## WHAT THE TASK ASKS
Write out the lines of the material as a numbered list, covering the stretch from its beginning through the line containing "a wooden bench", with both ends included. Skip any blank lines and leave the pictures out of the answer.

## TASK INPUTS
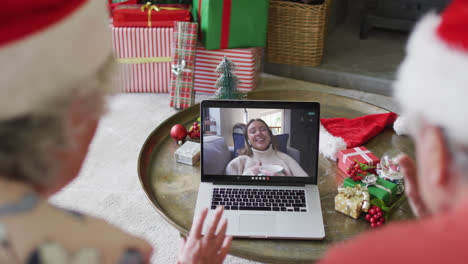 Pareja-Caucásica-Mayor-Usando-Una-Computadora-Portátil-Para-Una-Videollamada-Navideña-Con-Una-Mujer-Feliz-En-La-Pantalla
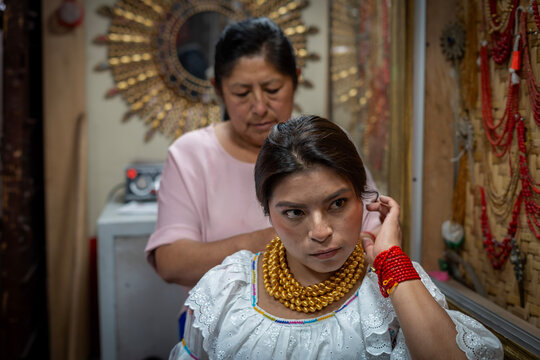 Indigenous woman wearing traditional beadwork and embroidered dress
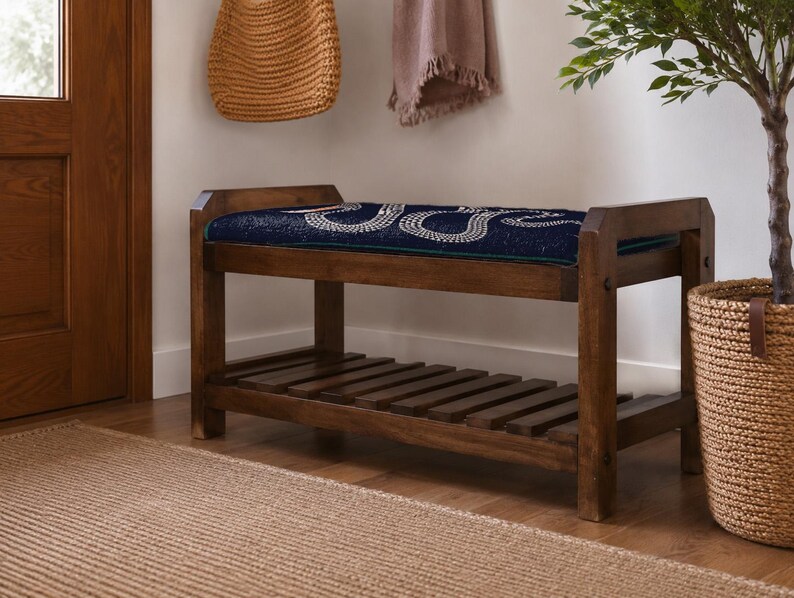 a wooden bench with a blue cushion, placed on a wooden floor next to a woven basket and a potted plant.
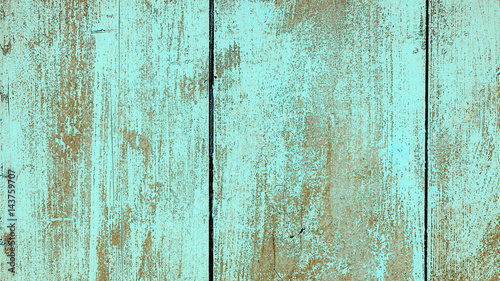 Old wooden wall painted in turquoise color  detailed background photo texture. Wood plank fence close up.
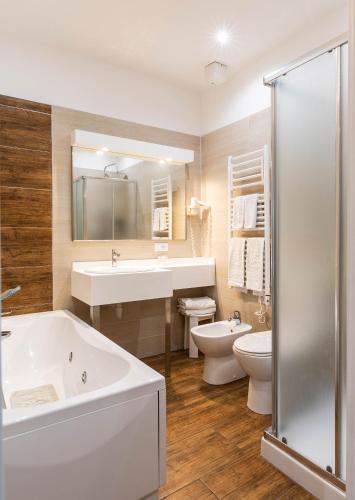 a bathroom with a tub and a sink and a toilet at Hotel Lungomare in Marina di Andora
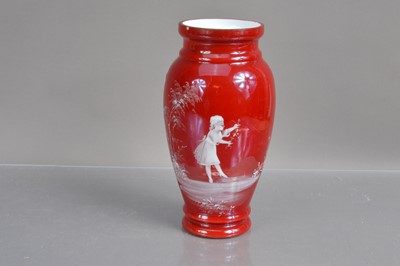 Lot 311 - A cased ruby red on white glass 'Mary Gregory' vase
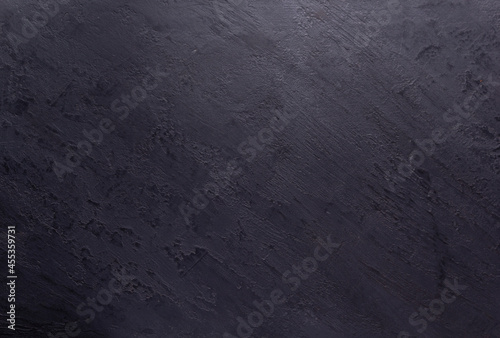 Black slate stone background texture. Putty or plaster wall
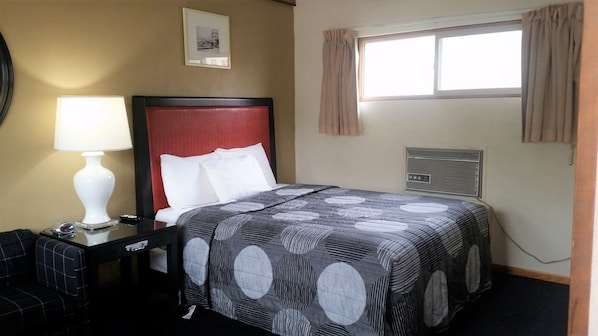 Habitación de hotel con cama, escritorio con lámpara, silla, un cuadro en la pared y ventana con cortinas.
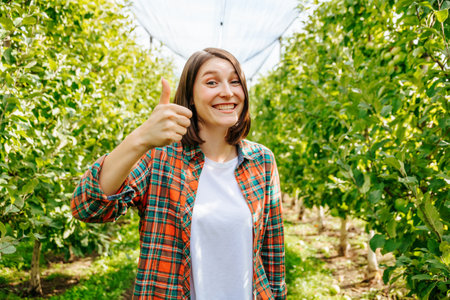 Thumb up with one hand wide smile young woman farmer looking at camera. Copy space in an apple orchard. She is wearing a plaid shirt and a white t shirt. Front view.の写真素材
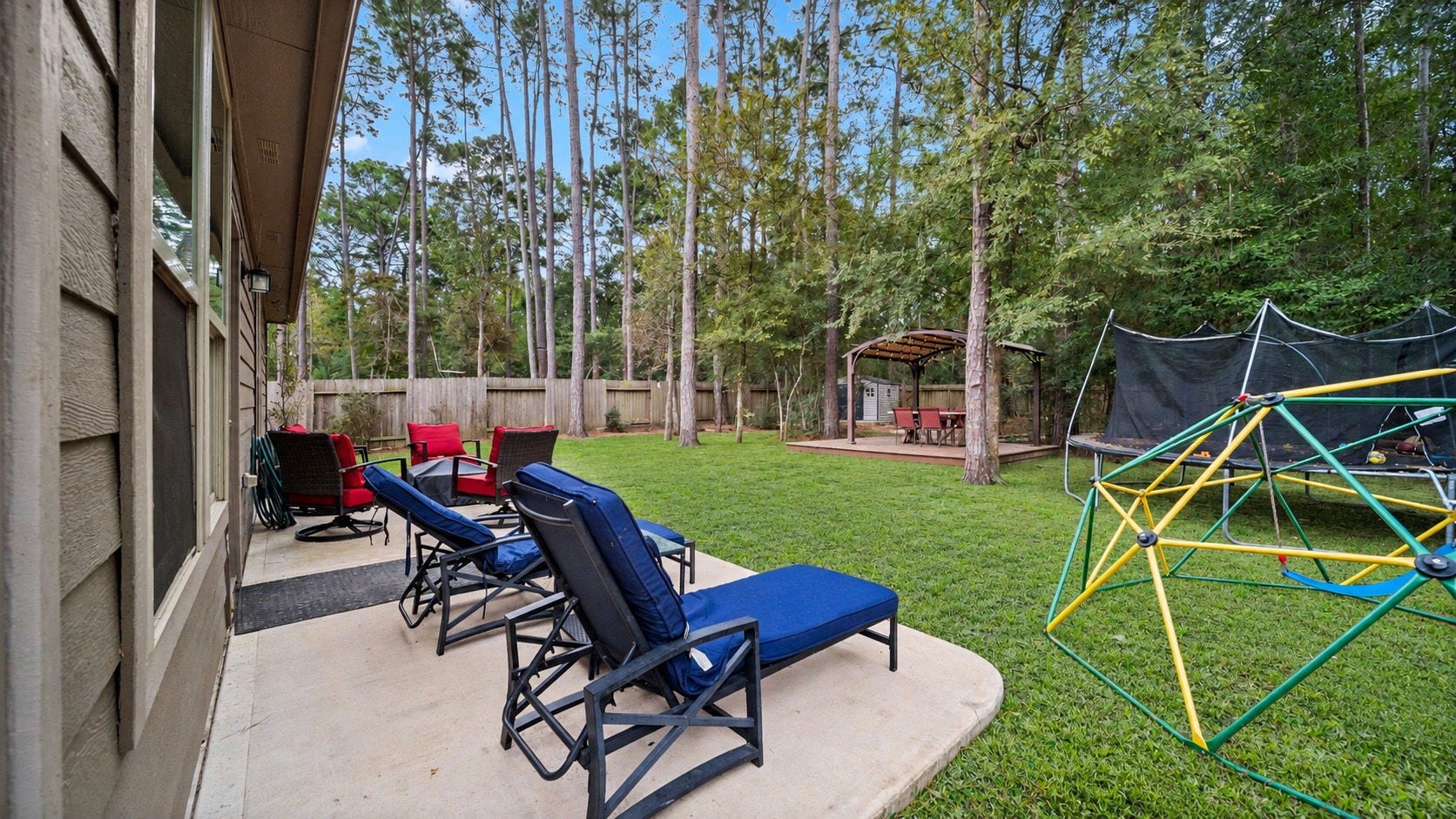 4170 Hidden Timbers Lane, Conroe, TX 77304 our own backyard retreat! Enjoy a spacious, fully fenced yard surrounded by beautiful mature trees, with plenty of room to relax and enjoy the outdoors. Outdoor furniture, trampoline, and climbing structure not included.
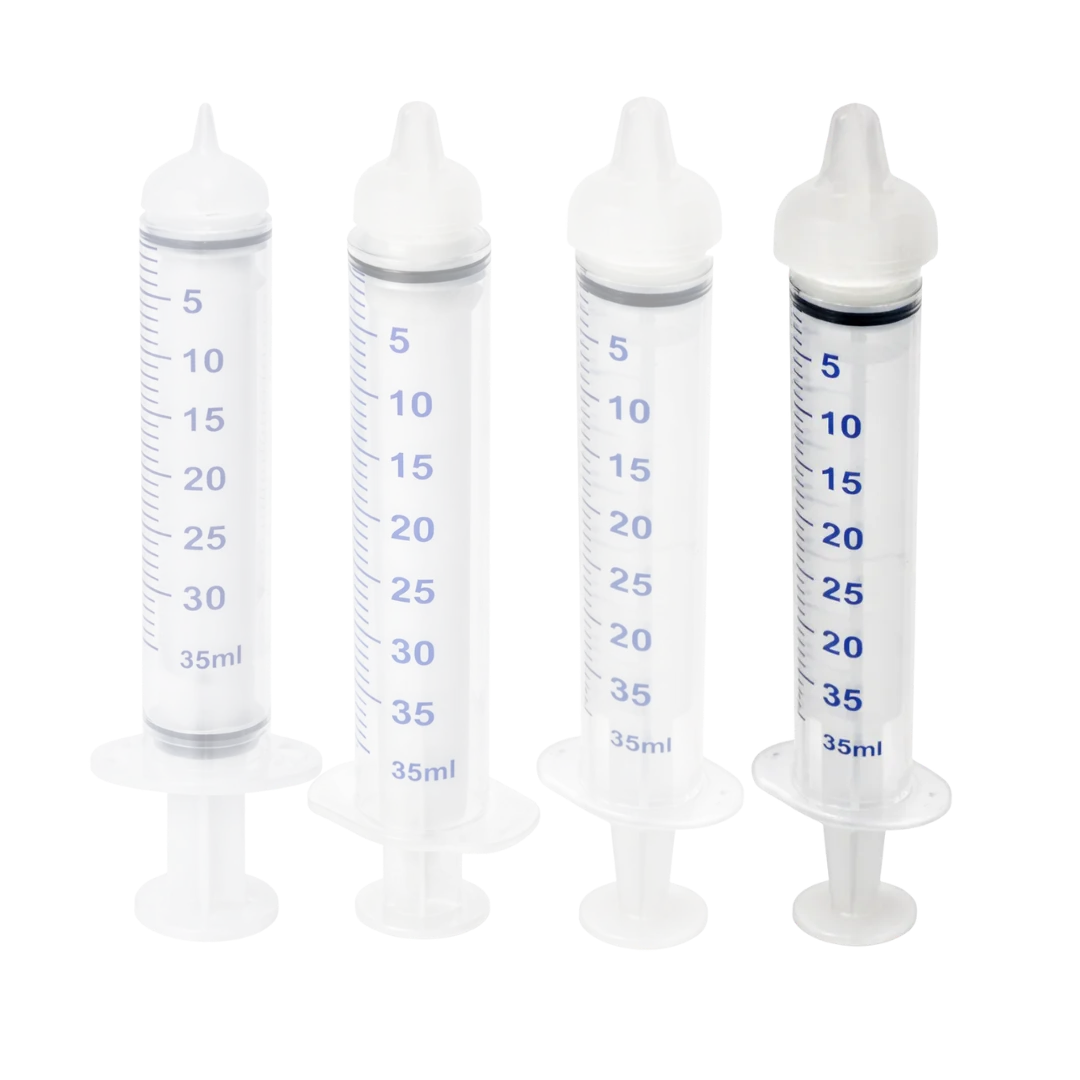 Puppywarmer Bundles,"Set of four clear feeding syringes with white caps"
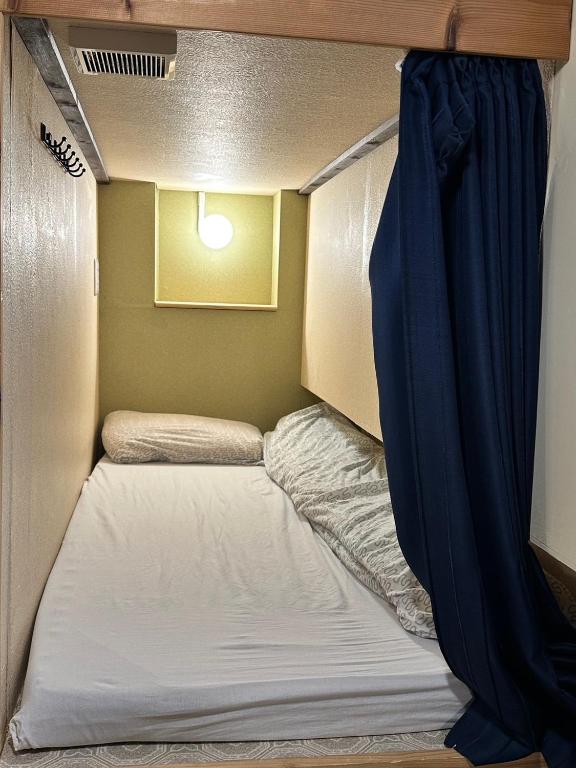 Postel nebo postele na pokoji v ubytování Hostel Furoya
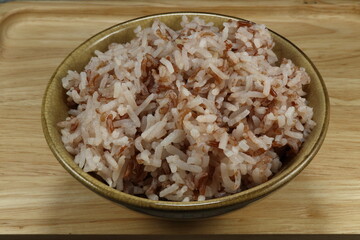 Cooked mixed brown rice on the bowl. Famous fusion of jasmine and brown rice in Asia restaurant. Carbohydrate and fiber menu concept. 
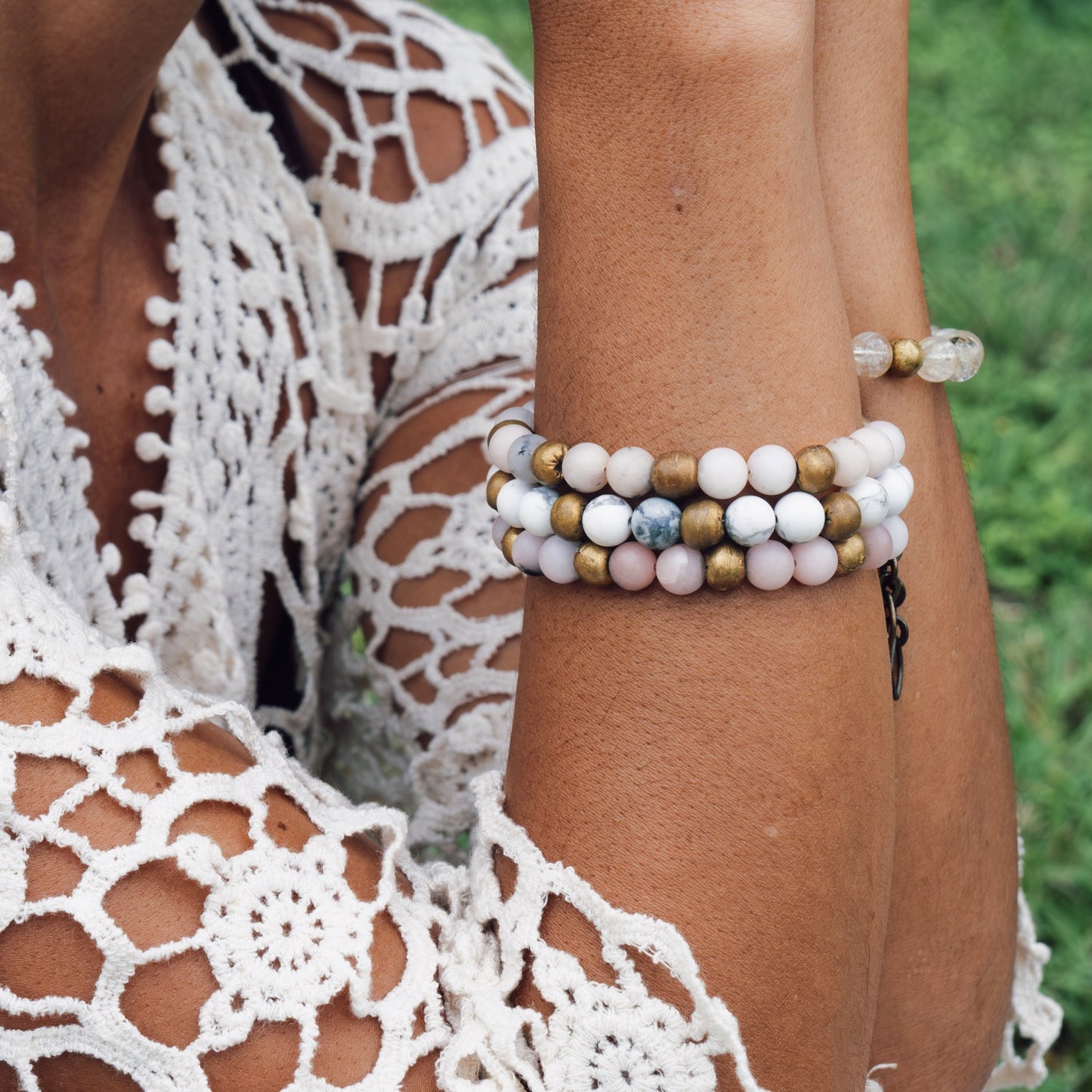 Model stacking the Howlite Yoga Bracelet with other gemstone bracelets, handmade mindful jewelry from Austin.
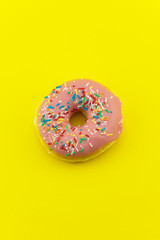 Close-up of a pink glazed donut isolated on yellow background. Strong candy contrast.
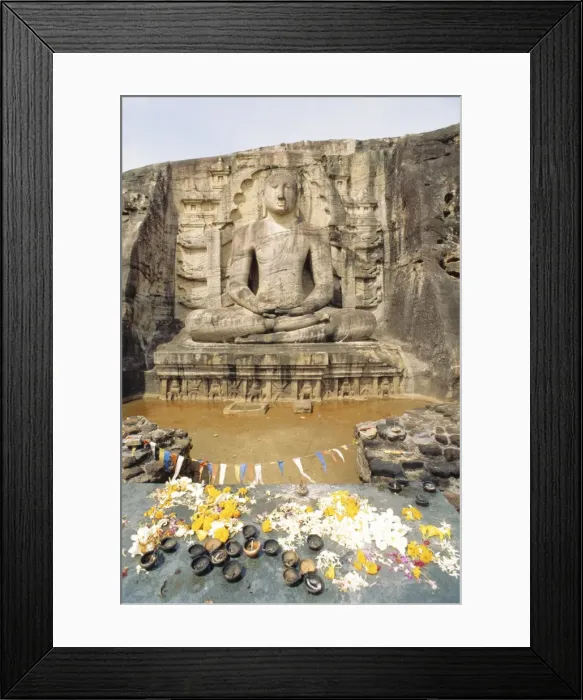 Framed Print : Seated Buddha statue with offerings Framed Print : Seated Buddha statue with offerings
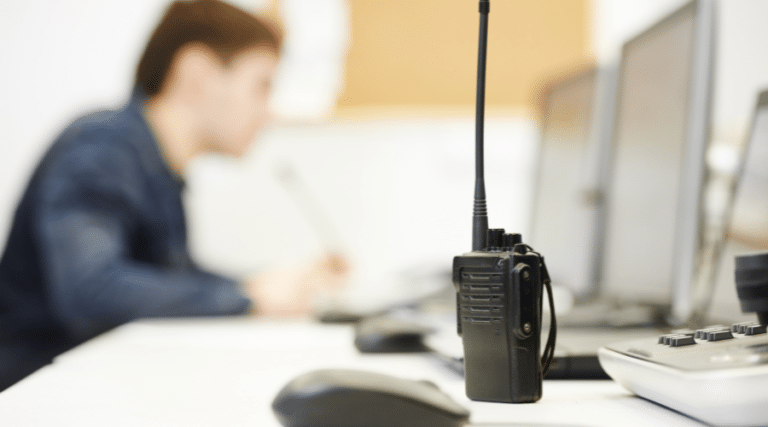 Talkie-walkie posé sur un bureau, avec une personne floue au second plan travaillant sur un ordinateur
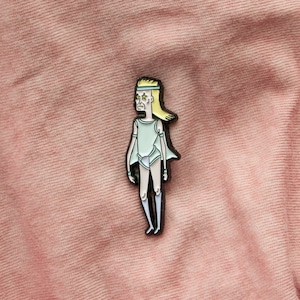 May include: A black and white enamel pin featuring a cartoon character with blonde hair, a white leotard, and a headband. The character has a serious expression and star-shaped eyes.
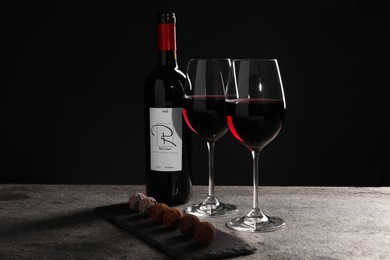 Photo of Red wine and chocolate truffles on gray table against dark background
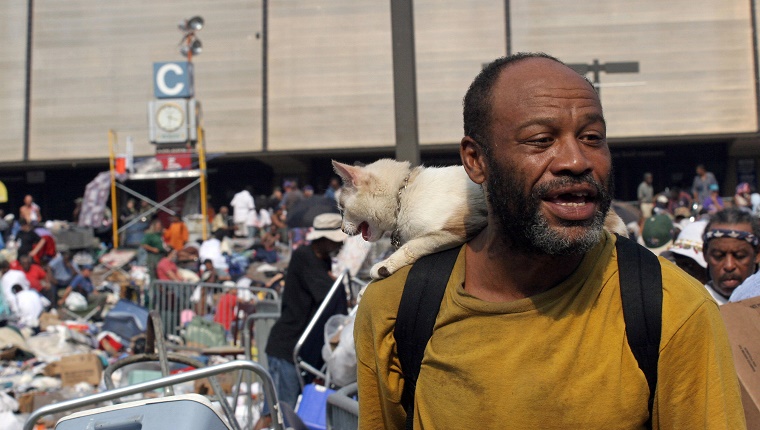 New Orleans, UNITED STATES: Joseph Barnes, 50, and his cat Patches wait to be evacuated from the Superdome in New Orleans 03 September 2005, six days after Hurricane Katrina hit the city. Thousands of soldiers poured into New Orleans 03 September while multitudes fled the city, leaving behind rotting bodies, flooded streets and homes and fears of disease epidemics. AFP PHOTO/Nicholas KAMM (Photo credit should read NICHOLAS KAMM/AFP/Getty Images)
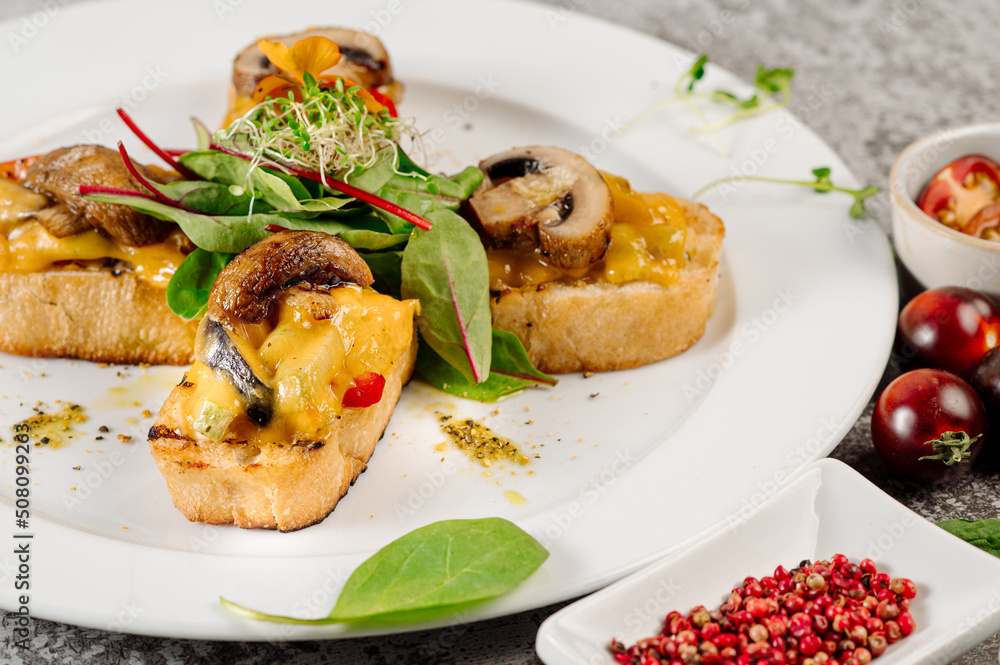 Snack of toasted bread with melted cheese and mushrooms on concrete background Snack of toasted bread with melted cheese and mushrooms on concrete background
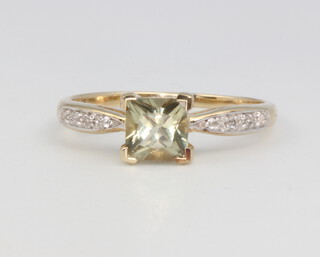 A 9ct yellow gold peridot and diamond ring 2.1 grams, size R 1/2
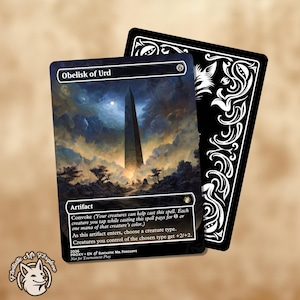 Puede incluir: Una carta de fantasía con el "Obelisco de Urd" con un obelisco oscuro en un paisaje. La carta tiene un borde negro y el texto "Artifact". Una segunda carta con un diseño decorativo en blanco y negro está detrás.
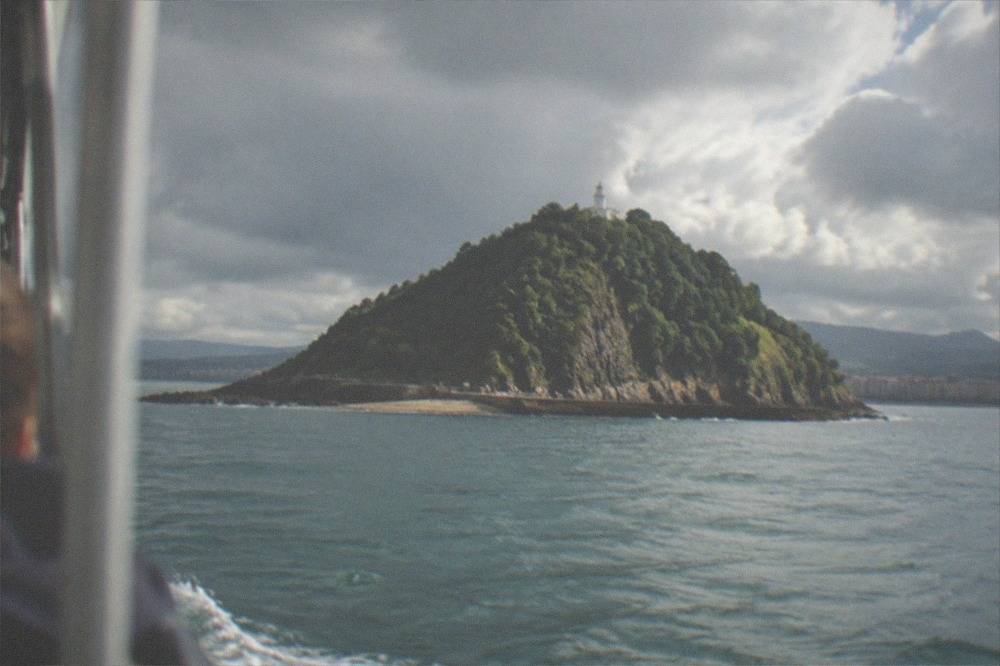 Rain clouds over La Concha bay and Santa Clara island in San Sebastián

## WRITTEN RESPONSE
1.  Pareja-Caucásica-Mayor-Usando-Una-Computadora-Portátil-Para-Una-Videollamada-Navideña-Con-Una-Mujer-Feliz-En-La-Pantalla
2.  Indigenous woman wearing traditional beadwork and embroidered dress
3.  a wooden bench with a blue cushion, placed on a wooden floor next to a woven basket and a potted plant.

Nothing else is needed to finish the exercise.